By Virginia Torsch, Director of Legislative Affairs, TREA Senior Citizens League

Seniors may soon pay the price of a multi-billion-dollar tax cut. After recent years of surpluses, the Social Security and Medicare Trust Funds are once again at risk. Legislation that would add prescription drug benefits to Medicare and Notch Reform are increasingly in doubt.

President Bush’s tax cut and the weakened economy are shrinking federal surpluses. This has set off a fight over the use of the Trust Funds to pay for other government spending. The tax cuts were estimated to cost $1.35 trillion over 10 years, but gimmicks like delayed starts and arbitrary expiration dates or "sunset provisions" masked the true size, which is believed closer to $1.8 trillion. Compounding the problem, the budget resolution approved earlier this year did not include the price tag of increased spending on education, defense or for national emergencies.

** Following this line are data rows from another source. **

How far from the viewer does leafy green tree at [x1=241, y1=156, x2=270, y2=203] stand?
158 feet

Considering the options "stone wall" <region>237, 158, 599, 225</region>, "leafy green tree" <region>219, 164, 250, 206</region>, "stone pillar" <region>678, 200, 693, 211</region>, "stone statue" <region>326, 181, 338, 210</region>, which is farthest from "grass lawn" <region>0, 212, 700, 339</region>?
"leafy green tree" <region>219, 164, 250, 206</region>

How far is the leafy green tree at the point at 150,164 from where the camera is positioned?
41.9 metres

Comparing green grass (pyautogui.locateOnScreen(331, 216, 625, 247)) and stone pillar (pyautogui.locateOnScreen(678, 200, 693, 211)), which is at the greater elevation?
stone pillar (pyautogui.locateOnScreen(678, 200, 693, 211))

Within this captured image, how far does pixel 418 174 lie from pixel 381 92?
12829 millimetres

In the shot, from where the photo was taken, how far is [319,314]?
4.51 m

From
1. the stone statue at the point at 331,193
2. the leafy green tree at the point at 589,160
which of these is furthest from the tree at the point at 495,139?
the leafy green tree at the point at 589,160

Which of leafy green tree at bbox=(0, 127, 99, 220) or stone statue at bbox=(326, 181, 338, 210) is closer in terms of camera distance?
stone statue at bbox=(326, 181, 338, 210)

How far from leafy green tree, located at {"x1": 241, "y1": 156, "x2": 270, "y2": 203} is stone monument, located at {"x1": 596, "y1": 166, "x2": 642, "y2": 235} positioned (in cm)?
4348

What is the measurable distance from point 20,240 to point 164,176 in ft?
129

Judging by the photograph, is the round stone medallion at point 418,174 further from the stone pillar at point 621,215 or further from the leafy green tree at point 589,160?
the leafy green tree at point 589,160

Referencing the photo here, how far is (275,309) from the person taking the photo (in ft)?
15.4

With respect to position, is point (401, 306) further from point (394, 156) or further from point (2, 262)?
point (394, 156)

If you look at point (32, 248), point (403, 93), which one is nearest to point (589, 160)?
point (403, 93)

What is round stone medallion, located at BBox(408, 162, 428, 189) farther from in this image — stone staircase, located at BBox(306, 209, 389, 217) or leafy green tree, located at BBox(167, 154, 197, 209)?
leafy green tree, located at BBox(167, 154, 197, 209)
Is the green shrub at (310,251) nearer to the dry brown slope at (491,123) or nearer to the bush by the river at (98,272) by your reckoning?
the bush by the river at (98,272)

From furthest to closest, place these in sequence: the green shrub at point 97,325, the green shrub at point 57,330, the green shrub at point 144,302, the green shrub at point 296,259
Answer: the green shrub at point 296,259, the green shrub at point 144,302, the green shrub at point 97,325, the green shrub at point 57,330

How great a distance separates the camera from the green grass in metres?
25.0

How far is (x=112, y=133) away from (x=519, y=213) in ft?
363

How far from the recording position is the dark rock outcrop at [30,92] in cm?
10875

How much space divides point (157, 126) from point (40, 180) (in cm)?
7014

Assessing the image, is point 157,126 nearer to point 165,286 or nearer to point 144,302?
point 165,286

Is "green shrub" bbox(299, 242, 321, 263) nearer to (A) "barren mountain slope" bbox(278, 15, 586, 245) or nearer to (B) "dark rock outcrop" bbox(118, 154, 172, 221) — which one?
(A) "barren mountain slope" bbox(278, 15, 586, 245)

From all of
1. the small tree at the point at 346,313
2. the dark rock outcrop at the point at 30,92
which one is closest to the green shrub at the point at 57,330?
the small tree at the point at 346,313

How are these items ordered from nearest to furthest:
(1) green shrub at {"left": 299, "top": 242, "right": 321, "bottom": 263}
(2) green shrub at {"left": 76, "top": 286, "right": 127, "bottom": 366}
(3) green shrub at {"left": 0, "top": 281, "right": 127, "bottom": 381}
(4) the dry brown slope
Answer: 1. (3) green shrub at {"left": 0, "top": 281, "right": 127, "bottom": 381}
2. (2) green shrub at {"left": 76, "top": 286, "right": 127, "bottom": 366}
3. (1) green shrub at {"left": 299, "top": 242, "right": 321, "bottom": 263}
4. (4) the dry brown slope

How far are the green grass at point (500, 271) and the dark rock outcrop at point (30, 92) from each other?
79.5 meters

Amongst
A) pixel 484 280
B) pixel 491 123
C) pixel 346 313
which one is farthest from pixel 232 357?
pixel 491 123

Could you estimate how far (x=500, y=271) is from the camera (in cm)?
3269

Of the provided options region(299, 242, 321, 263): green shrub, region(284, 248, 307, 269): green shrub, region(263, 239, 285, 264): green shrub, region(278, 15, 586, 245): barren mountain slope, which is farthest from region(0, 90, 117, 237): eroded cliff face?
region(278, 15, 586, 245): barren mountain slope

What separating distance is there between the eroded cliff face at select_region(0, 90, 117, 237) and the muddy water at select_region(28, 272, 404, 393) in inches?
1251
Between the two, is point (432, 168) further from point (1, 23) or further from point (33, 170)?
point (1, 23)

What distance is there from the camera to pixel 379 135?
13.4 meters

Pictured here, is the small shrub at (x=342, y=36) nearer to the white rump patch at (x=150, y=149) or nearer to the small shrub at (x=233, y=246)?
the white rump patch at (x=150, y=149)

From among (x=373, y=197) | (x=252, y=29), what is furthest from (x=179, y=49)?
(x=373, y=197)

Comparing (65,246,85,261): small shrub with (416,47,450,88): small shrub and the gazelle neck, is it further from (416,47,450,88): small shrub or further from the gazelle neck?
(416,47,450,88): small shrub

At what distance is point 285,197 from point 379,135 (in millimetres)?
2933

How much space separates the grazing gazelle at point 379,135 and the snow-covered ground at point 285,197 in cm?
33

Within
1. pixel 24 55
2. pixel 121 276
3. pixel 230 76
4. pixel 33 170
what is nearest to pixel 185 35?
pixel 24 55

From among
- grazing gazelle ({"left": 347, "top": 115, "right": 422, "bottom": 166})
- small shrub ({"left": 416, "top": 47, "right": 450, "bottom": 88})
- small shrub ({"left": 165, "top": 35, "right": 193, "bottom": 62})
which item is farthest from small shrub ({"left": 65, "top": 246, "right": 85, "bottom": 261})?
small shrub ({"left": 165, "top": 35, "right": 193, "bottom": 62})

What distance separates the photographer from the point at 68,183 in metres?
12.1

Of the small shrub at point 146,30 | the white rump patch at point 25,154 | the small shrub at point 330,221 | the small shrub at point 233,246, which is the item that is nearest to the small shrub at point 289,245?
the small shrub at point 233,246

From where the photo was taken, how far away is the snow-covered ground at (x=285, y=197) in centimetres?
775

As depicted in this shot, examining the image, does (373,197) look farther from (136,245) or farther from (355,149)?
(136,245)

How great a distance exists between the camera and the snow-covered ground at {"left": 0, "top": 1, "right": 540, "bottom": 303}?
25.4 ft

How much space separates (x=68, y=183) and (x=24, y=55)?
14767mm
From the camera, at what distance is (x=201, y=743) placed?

Recently the Congressional Budget Office (CBO) reduced estimates of the budget surplus for the government’s fiscal year 2002 (FY02) which starts October 1st. In January the CBO estimated the FY02 non-Social Security budget surplus at $47.7 billion. By June the CBO estimate of the surplus dropped to $1 billion.

But almost nothing about the new tax law is irreversible. Even before President Bush signed the new legislation Congress was talking about ways to revise it. Many of the provisions would not become fully effective for years and would end almost immediately thereafter. For example, the estate tax repeal would only be fully effective for one year.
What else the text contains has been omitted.